Lennard-Jones potential

In the second section the Lennard-Jones potential is introduced, a physical interpretation and its feasibility is given and its parameter estimation is discussed. I think the latter is particularly interesting because even though I knew I was only dealing with models of reality and not “reality itself” I thought that, for example, setting the parameter accounting for the Pauli-repulsion to the value the physicists “derived” from experiments (or calculations) would be fine. However, one should keep in mind this is only some model which works best if fitted to the data, no matter if this fitting leads to denying physicists’ intuition (e.g. two carbon atoms in two different positions experiencing two different Pauli-repulsion forces). The underlying physics serves for a good initial guess for the model, but does not have to be the final one!

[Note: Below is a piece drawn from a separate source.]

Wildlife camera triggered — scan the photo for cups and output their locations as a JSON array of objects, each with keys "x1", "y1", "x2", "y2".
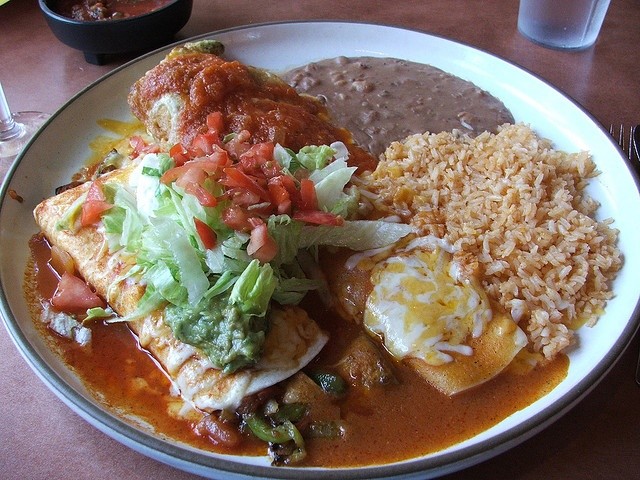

Sections that might be interesting for mathematicians

Coordinate conversion

People who are into numerical mathematics are very likely to tell you otherwise, but in my opinion there is no really interesting math behind it.

Computation of the gradient

Again, from a mathematical point of view the definition of a gradient is simple, however, applied mathematicians dislike difference quotients not only because of their inherent susceptibility to cancellation, but also because of the time they take in the multivariate case for functions that take a lot of time or computational resources to evaluate.

As a result automatic differentiation was introduced. The forward as well as the backward mode are, based on Neumaier’s book on numerical analysis, analysed in this section. The backwards mode is particularly interesting as it is the way to go for potentials depending on many inputs. Naturally it has different names in different areas; the machine learning community for example loves to post like three new “graphical tutorials” on backpropagation which is nothing but a backwards automatic differentiation, which in turn is basically a clever use of the chain rule.

At this point I would like to thank Dougal Maclaurin and David Duvenaud not only for writing the AutoGrad library (a Python implementation for backwards automatic differentiation), but also for their quick support and helping me out when I encountered difficulties using it.

Sections that might be interesting for people who like to implement stuff

Implementation

This was definitely the part that took the most time and was the least interesting (again, from a mathematical point of view). However, it may be interesting as a starting point for people who want to play around with PDB files because I found the documentation to be pretty horrible, so I tried to summarize the parts that I needed here.

Results

I should really work on the results, but limited time and computational resources were (and still are) a real showstopper. Maybe I will update it some time, but honestly speaking (most of the) other tasks have a higher priority.